He squinted at me for several seconds before stepping back and declaring, “My dear, we should do something about that dirt and injuries of yours. The last thing we would want is for those cuts to get infected.” He barked something at the others, and I was brought to a nearby wash basin and allowed to wash off the layers of grime I had accumulated over the last several hours. There was a small mirror to check on the cut on my head, and before long I was feeling somewhat cleaner and following the security man (who insisted that I call him Captain Bob) deeper into the prison. He chatted amiably as we walked, as if it were just the two of us out on an afternoon stroll through the countryside. He seemed rather pleased that such a high ranking American military officer was ‘touring’ the facility, and somehow managed to perk up even more when I explained that I was a flight surgeon.
“A doctor? How absolutely splendid! There is much good that you can do with your talents here!” He murmured briefly to one of our well armed entourage, who nodded and jogged off into the darkness.

Another few twists and turns and we were standing at the entrance of an unassuming metal door, simply one in a line of others along the hallway. One of our escorts unlocked the latch, and I could make out the shapes of three figures in the gloom. One was huddled in the corner and another was crouched over a form laid out on the floor. The crouched figure scuttled back up against the wall as we entered and in the glare of the Iraqi’s flashlights I realized that they were all female soldiers like myself, no doubt captured during the offensive. Captain Bob strode into the room and stood over the prone soldier, ignoring the two against the wall.

“I was hoping that you might be able to do a favor for me.” He smiled widely, exposing rows of gleaming white teeth. “You see, your fellow soldier here has suffered two gunshot wounds during the unfortunate circumstances of her capture. Nothing life threatening, but most certainly painful. Sadly, most of our doctors are away helping at the front and it may be some time before we can bring in someone to treat her. Perhaps you would be willing to take a look?” He gestured at the form on the floor, covered by a makeshift blanket of BDU jackets.

“I’m going to need a table and more light than this.” I began running down a list of the things I would need to perform the operation, and Captain Bob relayed my list to another of our escorts. Within minutes we had moved her into another room, much better lit, and a tray containing my requested items already waiting. I scrubbed up using a nearby sink and a bottle of alcohol and set to work.

The Iraqis had little in the way of serious painkillers I could use, but I gave her what they had and tried to get her to relax while they kicked in. She was a Specialist with the Army named Melissa whose truck had gotten lost and overrun during the Republican Guard’s breakout. I told her that everything was going to be fine and that I would get her patched up in no time. The surgery itself went as smoothly as it could, considering that my dizziness was still hovering in the background and pain shot through me every time I tried to lean too far over the table. The painkillers were also far from sufficient, and I ended up having her bite down on a coiled rag while I worked, trying to ignore her muffled cries as my instruments probed her damaged tissue. It was risky and far from ideal for operating, but the alternative of the wound remaining untreated and going septic was far worse.

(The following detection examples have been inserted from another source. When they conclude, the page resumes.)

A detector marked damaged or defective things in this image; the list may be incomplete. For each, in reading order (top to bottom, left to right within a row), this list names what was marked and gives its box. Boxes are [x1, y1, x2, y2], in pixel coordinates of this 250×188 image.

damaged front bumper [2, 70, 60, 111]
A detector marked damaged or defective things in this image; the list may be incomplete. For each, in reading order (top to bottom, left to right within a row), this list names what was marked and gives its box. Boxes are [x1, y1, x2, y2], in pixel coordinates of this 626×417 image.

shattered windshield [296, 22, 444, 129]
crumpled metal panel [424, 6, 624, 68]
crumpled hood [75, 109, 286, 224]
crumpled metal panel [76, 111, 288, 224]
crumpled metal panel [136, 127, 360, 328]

The whole time while I operated the Iraqis had a camera crew in the room recording everything, apparently part of some new propaganda ploy for Saddam to point to and say, ‘You see? See how I take care of your female soldiers? They receive better care than my own soldiers in the field!’ I don’t know how well the shots of poor Melissa clamping down on the rag with tears streaming down her cheeks would play in his strutting; no doubt some extensive editing would have to take place before the tape went out.

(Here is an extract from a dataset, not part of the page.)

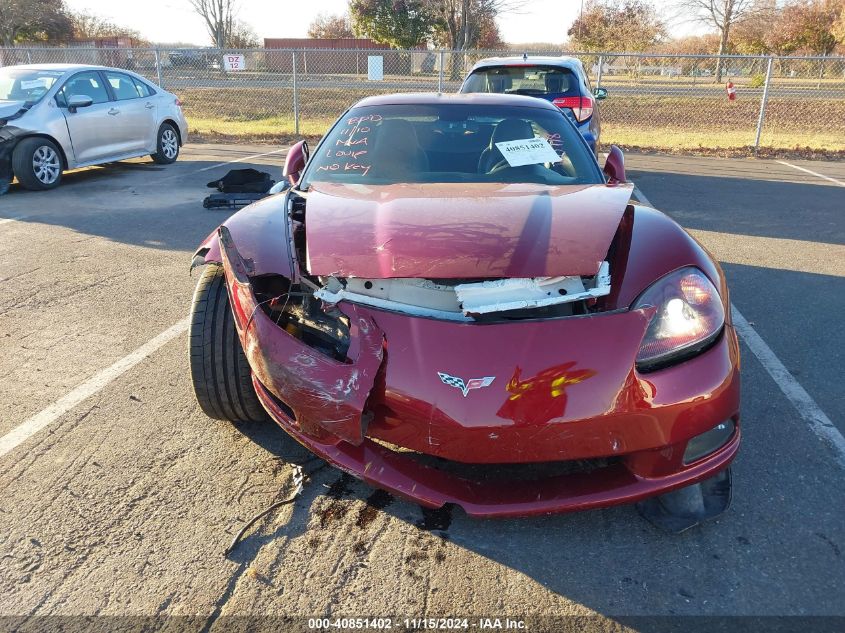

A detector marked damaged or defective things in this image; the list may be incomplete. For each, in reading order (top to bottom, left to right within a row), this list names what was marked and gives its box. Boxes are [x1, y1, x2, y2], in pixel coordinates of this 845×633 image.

An eternity later the simple operation was over and I was ushered away by Captain Bob, who put a supposedly comforting hand on my shoulder and told me that I had done very well. I asked for a chance to clean up at the sink again and he shushed me, saying that we could get to that momentarily. He sat me down in a chair in the next room and pulled up another to face me. I kept glancing from his eyes to my bloodied hands and back to him as he watched me, that ever-present smile on his features.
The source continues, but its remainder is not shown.